_Given problem 1:_ In the outboard charging thread below, explain why smaller solar panels should have an on/off switch.
_Given problem 2:_ According to the outboard charging thread below, where is the stator plate located?
_Given problem 3:_ Rewrite the paragraph beginning "You then Install a rectifier" from the outboard charging thread below as a short bulleted list that keeps its main facts.

# I must be wrong?



## Gramps (Nov 1, 2007)

I think you're going to need more.  Let me take a look at my motor tonight and give you a better idea.

But for now I'll suggest:

855721A4 STATOR ASSEMBLY $108.68 
813715A2 LEAD CABLE SET, High Tension (5 and 8.25 Inch) $17.08 
88439A28 BATTERY CABLE, Black $16.67 
88439A27 BATTERY CABLE, Red $16.67
816770T RECTIFIER $36.38 (Part of the "Charging Kit" above)

All of the prices from Boats.net my personal favorite for Genuine Mercury Parts


----------



## Brett (Jul 16, 2008)

http://rainboat.com/batterychargingkit.aspx

No heavy battery cables needed if there is no electric starter


----------



## HighSide25 (May 15, 2007)

gramps/brett....

doesnt the motor already have a stator?

i saw those options on rainboat. not sure if they will work for a 25hp motor 2 stroke

so i guess the "rectifier" is the actual mechanism that grabs electric current from the motor, and trnsfers it to a battery in dc?


----------



## Brett (Jul 16, 2008)

Stator plate is under the flywheel
it's the mounting plate for the coils that produce the electric current
that powers the spark plug capacitor discharge ignition.
I think this kit is for your Merc

http://rainboat.com/forusewithlightingcoilstheseprovidedccurrentforrecharginga12voltbattery5.aspx


I'd be typing for a week so...

http://en.wikipedia.org/wiki/Rectifier


----------



## noeettica (Sep 23, 2007)

Nice thing is that on two yamaha motors that I own they already have a "charging coil" Which will put out Unregulated AC .

You then Install a rectifier to make DC 
there are many types of rectifiers available ... half wave , full wave , doublers and triplers ...But we usually run a full wave bridge ... There are however some Nifty rectifiers with built in Regulators ...

I have a motor that I purchased from a forum member and it came with all the charging stuff ...

A Solar panel may be cheaper ... and it workes when the motor is off


----------



## Gramps (Nov 1, 2007)

Ah I did not realize they already had a stator...

Then yes, one of those kits from Rainboat should do it! You may have to pull the fly wheel to connect the wires, I would call a mechanic and pick their brain.  

Make sure and take pictures of the project!

Dave if you use a solar charger there are a few items to keep in mind;

- If it puts out 50 watts or more it should have a voltage regulation system.
- Smaller panels should have an on/off switch, if the panel is not charging the battery connected to the unit, the battery could actually discharge through the panel.

These are just a few items from "The 12 Volt Bible for Boats" by Miner Brotheron.  I picked this book up over Christmas and it was a great read for air travel.


P.S. - Sorry for the hijcak.


----------



## noeettica (Sep 23, 2007)

posted that before opening brett's link ...LOL

It's all good Scott 

I will try to take a photo of an old Mercury Vacuum Tube rectifier and post it here ...;-)


----------



## HighSide25 (May 15, 2007)

solar panel takes up space that i dont want to waste. they are not as clean looking as two power lines coming out of the motor(along with the tiny tach line)

ill make some calls to mercury this week and get the verdict straight from the mouth. ill also call rainboats.

hoping this works!
Frank, you ever had tried something like this?


----------



## Brett (Jul 16, 2008)

_Extracted material:_
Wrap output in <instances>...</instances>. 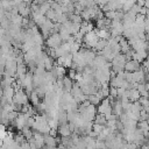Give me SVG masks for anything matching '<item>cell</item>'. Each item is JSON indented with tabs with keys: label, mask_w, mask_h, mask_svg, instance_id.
I'll use <instances>...</instances> for the list:
<instances>
[{
	"label": "cell",
	"mask_w": 149,
	"mask_h": 149,
	"mask_svg": "<svg viewBox=\"0 0 149 149\" xmlns=\"http://www.w3.org/2000/svg\"><path fill=\"white\" fill-rule=\"evenodd\" d=\"M77 112L80 114V116L86 120V121H92L94 120V116L95 114L98 113L97 112V107L95 105L93 104H90L88 106H83L81 104H78V108H77Z\"/></svg>",
	"instance_id": "6da1fadb"
},
{
	"label": "cell",
	"mask_w": 149,
	"mask_h": 149,
	"mask_svg": "<svg viewBox=\"0 0 149 149\" xmlns=\"http://www.w3.org/2000/svg\"><path fill=\"white\" fill-rule=\"evenodd\" d=\"M127 62V58L125 56V54L122 52H119L118 55H115V57L112 59V70L114 72H120V71H123L125 70V64Z\"/></svg>",
	"instance_id": "7a4b0ae2"
},
{
	"label": "cell",
	"mask_w": 149,
	"mask_h": 149,
	"mask_svg": "<svg viewBox=\"0 0 149 149\" xmlns=\"http://www.w3.org/2000/svg\"><path fill=\"white\" fill-rule=\"evenodd\" d=\"M99 40H100V37L98 36L97 31L93 29V30H91V31H88V33H86L84 35L83 43H84V47L90 48V49H93L97 45V43H98Z\"/></svg>",
	"instance_id": "3957f363"
},
{
	"label": "cell",
	"mask_w": 149,
	"mask_h": 149,
	"mask_svg": "<svg viewBox=\"0 0 149 149\" xmlns=\"http://www.w3.org/2000/svg\"><path fill=\"white\" fill-rule=\"evenodd\" d=\"M125 27L121 20H112L111 22V27H109V31H111V36H121L123 34Z\"/></svg>",
	"instance_id": "277c9868"
},
{
	"label": "cell",
	"mask_w": 149,
	"mask_h": 149,
	"mask_svg": "<svg viewBox=\"0 0 149 149\" xmlns=\"http://www.w3.org/2000/svg\"><path fill=\"white\" fill-rule=\"evenodd\" d=\"M62 43H63V41H62V38H61V36H59L58 33H52V34H50V35L47 37V40H45L47 47H48V48H51V49H56V48L59 47Z\"/></svg>",
	"instance_id": "5b68a950"
},
{
	"label": "cell",
	"mask_w": 149,
	"mask_h": 149,
	"mask_svg": "<svg viewBox=\"0 0 149 149\" xmlns=\"http://www.w3.org/2000/svg\"><path fill=\"white\" fill-rule=\"evenodd\" d=\"M97 112L100 113V114H104V115H107V114H111L113 113L112 112V104H111V99L107 97V98H104L100 104L98 105L97 107Z\"/></svg>",
	"instance_id": "8992f818"
},
{
	"label": "cell",
	"mask_w": 149,
	"mask_h": 149,
	"mask_svg": "<svg viewBox=\"0 0 149 149\" xmlns=\"http://www.w3.org/2000/svg\"><path fill=\"white\" fill-rule=\"evenodd\" d=\"M28 100H29V94L22 88V90H19V91L15 92L12 101L16 102V104H20V105H27Z\"/></svg>",
	"instance_id": "52a82bcc"
},
{
	"label": "cell",
	"mask_w": 149,
	"mask_h": 149,
	"mask_svg": "<svg viewBox=\"0 0 149 149\" xmlns=\"http://www.w3.org/2000/svg\"><path fill=\"white\" fill-rule=\"evenodd\" d=\"M56 64L58 65H62V66H65V68H71V64L73 62V55L71 52L64 55V56H59L56 58Z\"/></svg>",
	"instance_id": "ba28073f"
},
{
	"label": "cell",
	"mask_w": 149,
	"mask_h": 149,
	"mask_svg": "<svg viewBox=\"0 0 149 149\" xmlns=\"http://www.w3.org/2000/svg\"><path fill=\"white\" fill-rule=\"evenodd\" d=\"M141 69V63L137 62L136 59L132 58V59H128L125 64V70L128 71V72H134V71H137Z\"/></svg>",
	"instance_id": "9c48e42d"
},
{
	"label": "cell",
	"mask_w": 149,
	"mask_h": 149,
	"mask_svg": "<svg viewBox=\"0 0 149 149\" xmlns=\"http://www.w3.org/2000/svg\"><path fill=\"white\" fill-rule=\"evenodd\" d=\"M69 52H70V43H68V42H63L59 47H57L55 49V56H56V58L59 57V56H64V55H66Z\"/></svg>",
	"instance_id": "30bf717a"
},
{
	"label": "cell",
	"mask_w": 149,
	"mask_h": 149,
	"mask_svg": "<svg viewBox=\"0 0 149 149\" xmlns=\"http://www.w3.org/2000/svg\"><path fill=\"white\" fill-rule=\"evenodd\" d=\"M57 130H58V135L61 137L62 136H70L72 134V132L70 129L69 122H66V123H59L58 127H57Z\"/></svg>",
	"instance_id": "8fae6325"
},
{
	"label": "cell",
	"mask_w": 149,
	"mask_h": 149,
	"mask_svg": "<svg viewBox=\"0 0 149 149\" xmlns=\"http://www.w3.org/2000/svg\"><path fill=\"white\" fill-rule=\"evenodd\" d=\"M52 73L56 78H63L64 76H66L68 71H66V68L65 66H62V65H58V64H55V66L52 68Z\"/></svg>",
	"instance_id": "7c38bea8"
},
{
	"label": "cell",
	"mask_w": 149,
	"mask_h": 149,
	"mask_svg": "<svg viewBox=\"0 0 149 149\" xmlns=\"http://www.w3.org/2000/svg\"><path fill=\"white\" fill-rule=\"evenodd\" d=\"M44 147H47V148H55V147H57L56 136H52L50 134H44Z\"/></svg>",
	"instance_id": "4fadbf2b"
},
{
	"label": "cell",
	"mask_w": 149,
	"mask_h": 149,
	"mask_svg": "<svg viewBox=\"0 0 149 149\" xmlns=\"http://www.w3.org/2000/svg\"><path fill=\"white\" fill-rule=\"evenodd\" d=\"M33 137L35 140V143H36V147L37 148H43L44 147V134L43 133L37 132V130H34Z\"/></svg>",
	"instance_id": "5bb4252c"
},
{
	"label": "cell",
	"mask_w": 149,
	"mask_h": 149,
	"mask_svg": "<svg viewBox=\"0 0 149 149\" xmlns=\"http://www.w3.org/2000/svg\"><path fill=\"white\" fill-rule=\"evenodd\" d=\"M126 92H127V97H128V99L130 101H137L140 99V97H141V94H140V92H139V90L136 87H132V88L127 90Z\"/></svg>",
	"instance_id": "9a60e30c"
},
{
	"label": "cell",
	"mask_w": 149,
	"mask_h": 149,
	"mask_svg": "<svg viewBox=\"0 0 149 149\" xmlns=\"http://www.w3.org/2000/svg\"><path fill=\"white\" fill-rule=\"evenodd\" d=\"M14 94H15V90H14L13 85H8V86H5V87H3V97H5L9 102H12Z\"/></svg>",
	"instance_id": "2e32d148"
},
{
	"label": "cell",
	"mask_w": 149,
	"mask_h": 149,
	"mask_svg": "<svg viewBox=\"0 0 149 149\" xmlns=\"http://www.w3.org/2000/svg\"><path fill=\"white\" fill-rule=\"evenodd\" d=\"M94 29V26H93V23L91 22V21H83L81 22V24H80V29H79V31L81 33V34H86V33H88V31H91V30H93Z\"/></svg>",
	"instance_id": "e0dca14e"
},
{
	"label": "cell",
	"mask_w": 149,
	"mask_h": 149,
	"mask_svg": "<svg viewBox=\"0 0 149 149\" xmlns=\"http://www.w3.org/2000/svg\"><path fill=\"white\" fill-rule=\"evenodd\" d=\"M125 78H122V77H120V76H115V77H113V78H111V81H109V85L111 86H114V87H116V88H119V87H123V83H125Z\"/></svg>",
	"instance_id": "ac0fdd59"
},
{
	"label": "cell",
	"mask_w": 149,
	"mask_h": 149,
	"mask_svg": "<svg viewBox=\"0 0 149 149\" xmlns=\"http://www.w3.org/2000/svg\"><path fill=\"white\" fill-rule=\"evenodd\" d=\"M72 86H73V80L69 76H64L63 77V91L70 92Z\"/></svg>",
	"instance_id": "d6986e66"
},
{
	"label": "cell",
	"mask_w": 149,
	"mask_h": 149,
	"mask_svg": "<svg viewBox=\"0 0 149 149\" xmlns=\"http://www.w3.org/2000/svg\"><path fill=\"white\" fill-rule=\"evenodd\" d=\"M136 88L139 90V92H140L141 97H149V90L147 88V86H146V83H144V81L137 83Z\"/></svg>",
	"instance_id": "ffe728a7"
},
{
	"label": "cell",
	"mask_w": 149,
	"mask_h": 149,
	"mask_svg": "<svg viewBox=\"0 0 149 149\" xmlns=\"http://www.w3.org/2000/svg\"><path fill=\"white\" fill-rule=\"evenodd\" d=\"M58 34H59V36H61V38H62L63 42H66V41L70 38V36H71L70 31H69L65 27H63V26H61V28H59V30H58Z\"/></svg>",
	"instance_id": "44dd1931"
},
{
	"label": "cell",
	"mask_w": 149,
	"mask_h": 149,
	"mask_svg": "<svg viewBox=\"0 0 149 149\" xmlns=\"http://www.w3.org/2000/svg\"><path fill=\"white\" fill-rule=\"evenodd\" d=\"M95 31H97V34H98V36L100 37V38H104V40H108L109 37H111V31H109V29H106V28H102V29H94Z\"/></svg>",
	"instance_id": "7402d4cb"
},
{
	"label": "cell",
	"mask_w": 149,
	"mask_h": 149,
	"mask_svg": "<svg viewBox=\"0 0 149 149\" xmlns=\"http://www.w3.org/2000/svg\"><path fill=\"white\" fill-rule=\"evenodd\" d=\"M29 101H30L34 106H37V105L41 102V98L37 95V93L35 92V90L29 93Z\"/></svg>",
	"instance_id": "603a6c76"
},
{
	"label": "cell",
	"mask_w": 149,
	"mask_h": 149,
	"mask_svg": "<svg viewBox=\"0 0 149 149\" xmlns=\"http://www.w3.org/2000/svg\"><path fill=\"white\" fill-rule=\"evenodd\" d=\"M55 58H52L51 56H47V58H45V61H44V68H45V70L47 71H50V70H52V68L55 66V61H54Z\"/></svg>",
	"instance_id": "cb8c5ba5"
},
{
	"label": "cell",
	"mask_w": 149,
	"mask_h": 149,
	"mask_svg": "<svg viewBox=\"0 0 149 149\" xmlns=\"http://www.w3.org/2000/svg\"><path fill=\"white\" fill-rule=\"evenodd\" d=\"M20 132L23 134V136L26 137V140L31 139V137H33V135H34V130H33V128H30V127H28V126L23 127V128H22Z\"/></svg>",
	"instance_id": "d4e9b609"
},
{
	"label": "cell",
	"mask_w": 149,
	"mask_h": 149,
	"mask_svg": "<svg viewBox=\"0 0 149 149\" xmlns=\"http://www.w3.org/2000/svg\"><path fill=\"white\" fill-rule=\"evenodd\" d=\"M106 121H107L106 116L100 113H97L94 116V120H93L94 123H99V125H104V126H106Z\"/></svg>",
	"instance_id": "484cf974"
},
{
	"label": "cell",
	"mask_w": 149,
	"mask_h": 149,
	"mask_svg": "<svg viewBox=\"0 0 149 149\" xmlns=\"http://www.w3.org/2000/svg\"><path fill=\"white\" fill-rule=\"evenodd\" d=\"M44 15H45L47 19H49V20H51V21H54V22H57V13H56L55 9L50 8Z\"/></svg>",
	"instance_id": "4316f807"
},
{
	"label": "cell",
	"mask_w": 149,
	"mask_h": 149,
	"mask_svg": "<svg viewBox=\"0 0 149 149\" xmlns=\"http://www.w3.org/2000/svg\"><path fill=\"white\" fill-rule=\"evenodd\" d=\"M69 20L72 21V22H76V23H81L84 20L81 17L80 14L78 13H72V14H69Z\"/></svg>",
	"instance_id": "83f0119b"
},
{
	"label": "cell",
	"mask_w": 149,
	"mask_h": 149,
	"mask_svg": "<svg viewBox=\"0 0 149 149\" xmlns=\"http://www.w3.org/2000/svg\"><path fill=\"white\" fill-rule=\"evenodd\" d=\"M137 101L140 102V105L142 106L143 109H146V111L149 109V97H140V99Z\"/></svg>",
	"instance_id": "f1b7e54d"
},
{
	"label": "cell",
	"mask_w": 149,
	"mask_h": 149,
	"mask_svg": "<svg viewBox=\"0 0 149 149\" xmlns=\"http://www.w3.org/2000/svg\"><path fill=\"white\" fill-rule=\"evenodd\" d=\"M87 99H88V101H90L91 104H93V105H95V106H98V105L100 104V101H101V99L97 95V93H93V94L87 95Z\"/></svg>",
	"instance_id": "f546056e"
},
{
	"label": "cell",
	"mask_w": 149,
	"mask_h": 149,
	"mask_svg": "<svg viewBox=\"0 0 149 149\" xmlns=\"http://www.w3.org/2000/svg\"><path fill=\"white\" fill-rule=\"evenodd\" d=\"M106 45H107V40H104V38H100V40L98 41V43H97V45H95V47H94L93 49H94L95 51H98V52H99V51H101V50H102V49H104V48H105Z\"/></svg>",
	"instance_id": "4dcf8cb0"
},
{
	"label": "cell",
	"mask_w": 149,
	"mask_h": 149,
	"mask_svg": "<svg viewBox=\"0 0 149 149\" xmlns=\"http://www.w3.org/2000/svg\"><path fill=\"white\" fill-rule=\"evenodd\" d=\"M135 2H136V0H126L125 3L122 5V10H123V12H128V10H130Z\"/></svg>",
	"instance_id": "1f68e13d"
},
{
	"label": "cell",
	"mask_w": 149,
	"mask_h": 149,
	"mask_svg": "<svg viewBox=\"0 0 149 149\" xmlns=\"http://www.w3.org/2000/svg\"><path fill=\"white\" fill-rule=\"evenodd\" d=\"M80 48H81V43H79V42L74 41L72 44H70V52H71V54H74V52L79 51V50H80Z\"/></svg>",
	"instance_id": "d6a6232c"
},
{
	"label": "cell",
	"mask_w": 149,
	"mask_h": 149,
	"mask_svg": "<svg viewBox=\"0 0 149 149\" xmlns=\"http://www.w3.org/2000/svg\"><path fill=\"white\" fill-rule=\"evenodd\" d=\"M104 128H105V126L104 125H99V123H94L93 122V126H92V132H94L95 134H97V136L104 130Z\"/></svg>",
	"instance_id": "836d02e7"
},
{
	"label": "cell",
	"mask_w": 149,
	"mask_h": 149,
	"mask_svg": "<svg viewBox=\"0 0 149 149\" xmlns=\"http://www.w3.org/2000/svg\"><path fill=\"white\" fill-rule=\"evenodd\" d=\"M111 98H118V88L109 85V95Z\"/></svg>",
	"instance_id": "e575fe53"
},
{
	"label": "cell",
	"mask_w": 149,
	"mask_h": 149,
	"mask_svg": "<svg viewBox=\"0 0 149 149\" xmlns=\"http://www.w3.org/2000/svg\"><path fill=\"white\" fill-rule=\"evenodd\" d=\"M66 76H69L72 80H76V78H77V71L74 70V69H72V68H70V70L68 71V73H66Z\"/></svg>",
	"instance_id": "d590c367"
},
{
	"label": "cell",
	"mask_w": 149,
	"mask_h": 149,
	"mask_svg": "<svg viewBox=\"0 0 149 149\" xmlns=\"http://www.w3.org/2000/svg\"><path fill=\"white\" fill-rule=\"evenodd\" d=\"M149 119V113H148V111H146V109H141V112H140V120H148Z\"/></svg>",
	"instance_id": "8d00e7d4"
},
{
	"label": "cell",
	"mask_w": 149,
	"mask_h": 149,
	"mask_svg": "<svg viewBox=\"0 0 149 149\" xmlns=\"http://www.w3.org/2000/svg\"><path fill=\"white\" fill-rule=\"evenodd\" d=\"M136 3H137V5H140L141 7H143V6H144V3H146V0H136Z\"/></svg>",
	"instance_id": "74e56055"
},
{
	"label": "cell",
	"mask_w": 149,
	"mask_h": 149,
	"mask_svg": "<svg viewBox=\"0 0 149 149\" xmlns=\"http://www.w3.org/2000/svg\"><path fill=\"white\" fill-rule=\"evenodd\" d=\"M144 16H146V20H149V8H147V10H146V14H144Z\"/></svg>",
	"instance_id": "f35d334b"
}]
</instances>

_Full response 1:_ Smaller solar panels should have an on/off switch because when the panel is not charging the connected battery, the battery could discharge through the panel.

_Full response 2:_ Under the flywheel.

_Full response 3:_
- A rectifier is installed to make DC.
- Available types include half wave, full wave, doublers and triplers.
- A full wave bridge is the usual choice.
- Some rectifiers have built-in regulators.